Das further explained the significance for developing CREU in Nebraska by noting that the Panhandle receives, on average, half the amount of annual precipitation as eastern Nebraska and the Panhandle soil type is more sandy. If SOM is on average 7% near Lincoln, it is not reasonable to expect the same percent to be achieved near Scottsbluff.

“All the soil has different potential, what (SOM) can be reached, then you can compare each land within this natural boundary,” Das said. “Initially, the soil all has the same potential in the land blocks, then management practices or something has happened which made (SOM) to go down or up.”

The researchers worked with NRCS existing land hierarchy of Major Land Resource Areas (MLRA) as benchmark land sites. The CREU model was established by further segregating MLRA sites by soil characteristics and precipitation.

“The NRCS already has their own land classification system. We are taking that and then divvying it up even further,” Maharjan said.

Once CREU sites are designated and soil samples are compared to the identified reference land or native rangeland. As a result, management practices can be addressed.

Maharjan said that typically cropland in Scotts Bluff County is 1-2% SOM but native land has been found at 4% SOM.

“So, we can do better,” Das said. “When soil is healthy, it can store more water, more moisture for the crop and your production can be better compared to unhealthy soils.”

Maharjan said, “It’s hard to reach (4% SOM), it’s a ceiling but at least now you know. If you manage the land properly, you can shoot for four.”

The researchers both stress the importance of being good stewards of land.

“If topsoil is healthy and rich, it has its own natural system that will cope with severe weather better,” Das said.

The concept of CREU can be used anywhere to promote soil health. Maharjan and Das are moving into the next stage of CREU — demonstrating and validating.

With the aid of funding and in cooperation with NRCS, soil sampling within identified land units and analyzing will be underway.
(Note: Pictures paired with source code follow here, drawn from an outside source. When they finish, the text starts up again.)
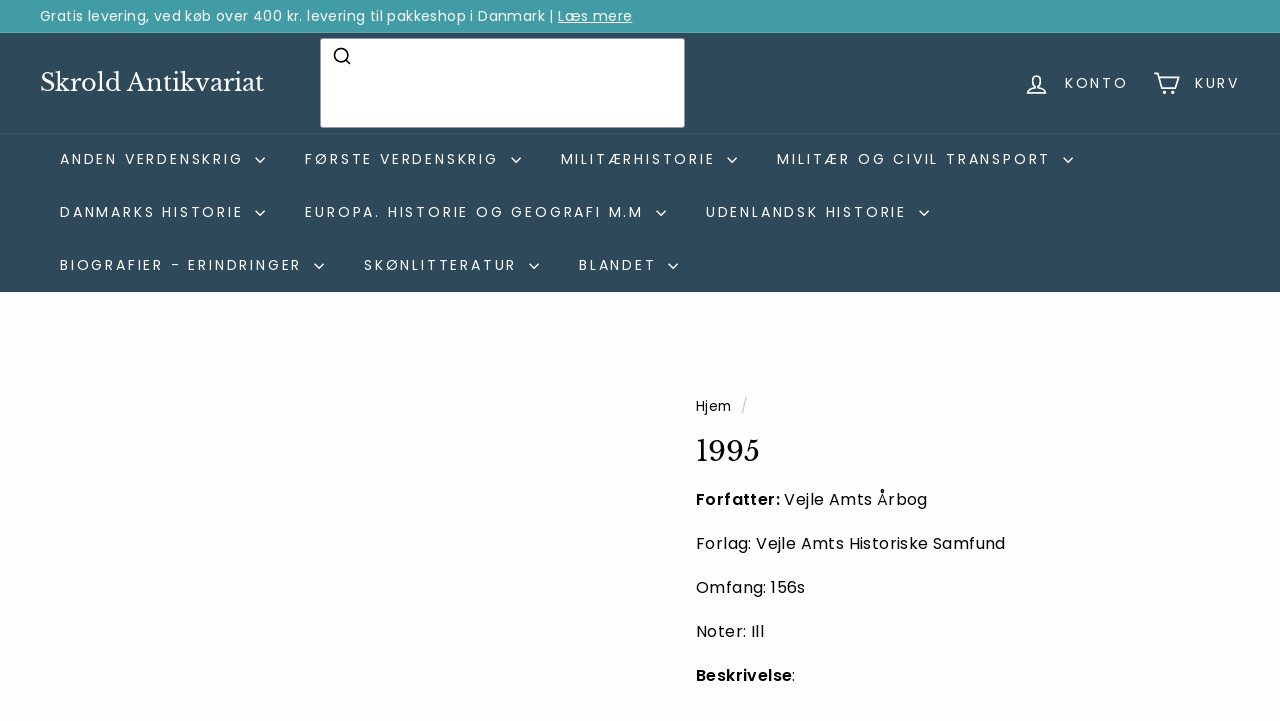

--- FILE ---
content_type: text/html; charset=utf-8
request_url: https://www.skrold.dk/?section_id=cart-ajax
body_size: 331
content:
<div id="shopify-section-cart-ajax" class="shopify-section">

<div
  class="cart__items"
  data-count="0"
>
  
</div>

<div class="cart__discounts text-right hide">
  <div>
    
  </div>
</div>

<div class="cart__subtotal">
<span aria-hidden="true">0<sup>00 kr</sup></span>
<span class="visually-hidden">0,00 kr</span>
</div>

<span class="cart-link__bubble">
  <span class="cart-link__bubble-num">0</span>
</span>

</div>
Maharjan said his PREEC lab is currently looking for an assistant to aid with organization and the additional workload.

The researchers said the end goal is to establish a web-based tool for anyone to use.

“Our end goal is an interactive map for the state where anybody can go in and check their land against some reference land and find the (soil health) gap,” Maharjan said. “A soil health interactive map, it will be unique for the nation.”